About a third of Philadelphia’s public schools started the new year virtually, a last-minute shift that caught parents like Guadarrama by surprise.
She received an email Monday night informing her that her daughter’s school, Science Leadership Academy at Beeber, was among 77 campuses shifting to remote learning at least through the end of the week. Four more schools were added to the list in the middle of the night, with an additional eleven on Tuesday. The district said it moved the 92 schools online because of staff shortages due to the spike in COVID-19 cases.
But Jackson, an elementary school in South Philly, opened in person. So Guadarrama and her son headed to the building.
“It’s good coming in person,” she said. It’s better for Eder to see his teacher up close, easier for them to communicate when they’re in the same room. The family’s internet connection sometimes cuts out, which makes remote school challenging.
Guadarrama said her daughter, who’s 14, can handle virtual learning on her own. She’s more concerned about what will happen if her son’s school goes remote, which she expects might happen, “because COVID increases every day.”
The first time classes shifted online, Guadarrama was able to stay home with her children. She works at a restaurant, which also shut down in the early stage of the pandemic.
This time, it would be much more complicated.
So she’s hoping the school keeps its doors open.
Ryan Haaz, whose son Nathan is a kindergartner at Jackson, agrees.
“I’d love to avoid virtual learning as much as possible,” he said. “I don’t think there’s a real substitute for being in school in person with other students, and with the teachers right in front of you.”
Nathan already had to shift to remote learning for a few weeks this school year, after he was exposed to COVID and went into quarantine. It just wasn’t as effective, Haaz said.
He thinks it’s especially important for young children, like his son, to spend time off screens and away from home.
But Christina Huff would rather keep her kindergartener, Isaac, at home until the omicron surge is under control.
“It’s spreading a lot, so I’m definitely nervous for him,” she said. “If I didn’t have to send him, I wouldn’t.”
She felt like she didn’t have any other option, “unless I homeschool him, and I’m not really qualified for that.”
Huff said, as a home caregiver, she has a relatively flexible schedule that could accommodate a temporary move to remote learning.
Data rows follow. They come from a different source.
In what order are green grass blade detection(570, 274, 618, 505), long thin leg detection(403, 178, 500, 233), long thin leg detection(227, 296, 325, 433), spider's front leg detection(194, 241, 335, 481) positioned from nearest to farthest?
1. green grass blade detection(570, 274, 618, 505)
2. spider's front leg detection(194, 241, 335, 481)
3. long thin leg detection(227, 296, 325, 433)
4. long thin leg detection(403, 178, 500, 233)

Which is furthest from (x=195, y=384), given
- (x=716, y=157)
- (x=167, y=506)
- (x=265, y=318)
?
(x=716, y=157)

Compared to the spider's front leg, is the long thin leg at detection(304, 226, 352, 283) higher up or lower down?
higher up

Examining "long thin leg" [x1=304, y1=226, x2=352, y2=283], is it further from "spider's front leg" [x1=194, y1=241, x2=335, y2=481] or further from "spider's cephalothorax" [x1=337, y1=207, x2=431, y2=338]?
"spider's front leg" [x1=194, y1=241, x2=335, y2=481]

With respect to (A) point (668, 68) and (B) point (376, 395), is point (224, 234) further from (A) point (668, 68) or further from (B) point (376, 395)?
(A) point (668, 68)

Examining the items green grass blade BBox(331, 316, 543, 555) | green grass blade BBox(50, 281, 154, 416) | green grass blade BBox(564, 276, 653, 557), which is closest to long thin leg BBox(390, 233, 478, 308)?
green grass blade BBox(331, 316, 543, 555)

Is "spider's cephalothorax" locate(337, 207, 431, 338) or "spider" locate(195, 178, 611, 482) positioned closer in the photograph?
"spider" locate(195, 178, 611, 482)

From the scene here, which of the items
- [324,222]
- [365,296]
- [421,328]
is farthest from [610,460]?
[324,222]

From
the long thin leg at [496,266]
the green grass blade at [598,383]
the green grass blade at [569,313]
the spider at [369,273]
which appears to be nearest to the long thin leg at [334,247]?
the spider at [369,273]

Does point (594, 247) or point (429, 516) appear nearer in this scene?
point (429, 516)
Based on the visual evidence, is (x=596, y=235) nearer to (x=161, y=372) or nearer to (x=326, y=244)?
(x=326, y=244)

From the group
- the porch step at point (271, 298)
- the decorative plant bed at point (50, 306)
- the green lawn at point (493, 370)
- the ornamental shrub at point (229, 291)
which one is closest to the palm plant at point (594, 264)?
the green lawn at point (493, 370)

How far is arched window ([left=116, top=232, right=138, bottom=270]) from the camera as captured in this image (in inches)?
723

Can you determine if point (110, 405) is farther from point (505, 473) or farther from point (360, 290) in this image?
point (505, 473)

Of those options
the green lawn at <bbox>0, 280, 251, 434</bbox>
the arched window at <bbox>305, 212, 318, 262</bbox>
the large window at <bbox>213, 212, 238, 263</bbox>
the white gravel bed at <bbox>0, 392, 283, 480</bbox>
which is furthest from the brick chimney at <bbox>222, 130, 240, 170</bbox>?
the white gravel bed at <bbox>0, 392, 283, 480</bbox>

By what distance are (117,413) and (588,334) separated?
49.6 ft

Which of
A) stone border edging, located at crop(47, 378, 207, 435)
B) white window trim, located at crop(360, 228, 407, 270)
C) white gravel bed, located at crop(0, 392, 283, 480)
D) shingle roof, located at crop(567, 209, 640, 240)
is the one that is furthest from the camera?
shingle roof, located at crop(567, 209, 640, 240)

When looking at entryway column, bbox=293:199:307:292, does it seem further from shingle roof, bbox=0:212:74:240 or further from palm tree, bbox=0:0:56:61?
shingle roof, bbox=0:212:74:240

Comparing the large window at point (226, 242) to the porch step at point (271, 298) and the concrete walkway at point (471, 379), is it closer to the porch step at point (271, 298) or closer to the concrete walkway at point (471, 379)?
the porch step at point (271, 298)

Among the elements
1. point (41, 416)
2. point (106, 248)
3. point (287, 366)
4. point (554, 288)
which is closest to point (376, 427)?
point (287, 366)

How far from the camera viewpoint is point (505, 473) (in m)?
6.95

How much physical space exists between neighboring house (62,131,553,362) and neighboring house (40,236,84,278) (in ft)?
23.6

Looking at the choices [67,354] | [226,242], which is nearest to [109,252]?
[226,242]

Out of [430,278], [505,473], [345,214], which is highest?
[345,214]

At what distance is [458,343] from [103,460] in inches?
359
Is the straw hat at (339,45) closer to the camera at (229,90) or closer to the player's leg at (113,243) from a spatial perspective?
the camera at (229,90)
She could work night shifts, and help her son during the day.
She expected to spend most of Isaac’s first day back on edge, but also expected that the school would likely be forced to go virtual at some point.
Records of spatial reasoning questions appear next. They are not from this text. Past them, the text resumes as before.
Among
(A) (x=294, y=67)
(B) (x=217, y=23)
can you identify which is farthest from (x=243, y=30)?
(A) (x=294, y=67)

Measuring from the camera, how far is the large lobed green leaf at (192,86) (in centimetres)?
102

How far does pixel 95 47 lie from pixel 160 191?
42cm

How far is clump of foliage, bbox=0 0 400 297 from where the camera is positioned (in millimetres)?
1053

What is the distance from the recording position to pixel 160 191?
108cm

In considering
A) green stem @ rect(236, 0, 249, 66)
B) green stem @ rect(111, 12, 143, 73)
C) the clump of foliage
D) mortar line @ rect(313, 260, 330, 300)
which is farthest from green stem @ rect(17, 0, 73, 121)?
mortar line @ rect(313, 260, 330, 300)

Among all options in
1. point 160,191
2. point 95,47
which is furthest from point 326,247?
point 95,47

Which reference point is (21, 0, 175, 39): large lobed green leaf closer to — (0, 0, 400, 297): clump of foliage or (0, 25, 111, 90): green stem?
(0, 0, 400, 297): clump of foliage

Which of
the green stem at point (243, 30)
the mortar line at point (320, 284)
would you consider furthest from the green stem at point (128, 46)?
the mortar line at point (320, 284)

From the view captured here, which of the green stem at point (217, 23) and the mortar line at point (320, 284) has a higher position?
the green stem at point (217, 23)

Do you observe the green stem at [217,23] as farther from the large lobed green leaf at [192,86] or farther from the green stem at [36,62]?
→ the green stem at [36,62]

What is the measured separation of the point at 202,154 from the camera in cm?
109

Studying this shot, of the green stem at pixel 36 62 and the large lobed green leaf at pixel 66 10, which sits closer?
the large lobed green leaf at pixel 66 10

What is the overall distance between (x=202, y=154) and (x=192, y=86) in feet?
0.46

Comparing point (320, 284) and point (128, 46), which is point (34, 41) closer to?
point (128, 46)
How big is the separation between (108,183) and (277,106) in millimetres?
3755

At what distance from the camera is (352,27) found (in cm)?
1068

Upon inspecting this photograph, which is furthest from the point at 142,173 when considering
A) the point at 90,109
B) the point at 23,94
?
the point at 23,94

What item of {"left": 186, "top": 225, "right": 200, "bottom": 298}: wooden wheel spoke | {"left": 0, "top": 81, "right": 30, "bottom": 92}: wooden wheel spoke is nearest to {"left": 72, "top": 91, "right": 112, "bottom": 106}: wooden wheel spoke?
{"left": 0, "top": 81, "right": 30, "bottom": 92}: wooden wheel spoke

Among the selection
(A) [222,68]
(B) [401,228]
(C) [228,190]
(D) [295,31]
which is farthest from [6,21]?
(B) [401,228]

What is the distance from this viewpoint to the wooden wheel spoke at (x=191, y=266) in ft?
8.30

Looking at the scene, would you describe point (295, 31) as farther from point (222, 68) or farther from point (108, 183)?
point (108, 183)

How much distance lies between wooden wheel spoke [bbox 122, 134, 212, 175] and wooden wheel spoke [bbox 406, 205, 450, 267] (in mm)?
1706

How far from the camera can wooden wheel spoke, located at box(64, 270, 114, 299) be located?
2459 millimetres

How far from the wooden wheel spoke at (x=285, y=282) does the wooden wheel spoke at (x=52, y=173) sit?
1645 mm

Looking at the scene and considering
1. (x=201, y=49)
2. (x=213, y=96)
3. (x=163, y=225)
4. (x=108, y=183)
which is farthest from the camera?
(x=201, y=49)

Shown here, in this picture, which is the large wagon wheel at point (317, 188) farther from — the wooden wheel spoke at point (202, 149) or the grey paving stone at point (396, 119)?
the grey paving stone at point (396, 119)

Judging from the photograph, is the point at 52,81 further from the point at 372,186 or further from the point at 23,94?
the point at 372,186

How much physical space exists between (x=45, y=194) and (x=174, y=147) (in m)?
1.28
Monica Lewis, a School District of Philadelphia spokesperson, said the district doesn’t have a specific threshold that triggers a shift to remote learning, like a certain percentage of staff absences, and that it will continue to make school-by-school decisions based on the latest data.
The district also says, going forward, it will share any changes to in-person learning plans twice a day, at 4 p.m. and 10 p.m.
This story has been updated to include the most recent additions to the virtual list as of Tuesday night.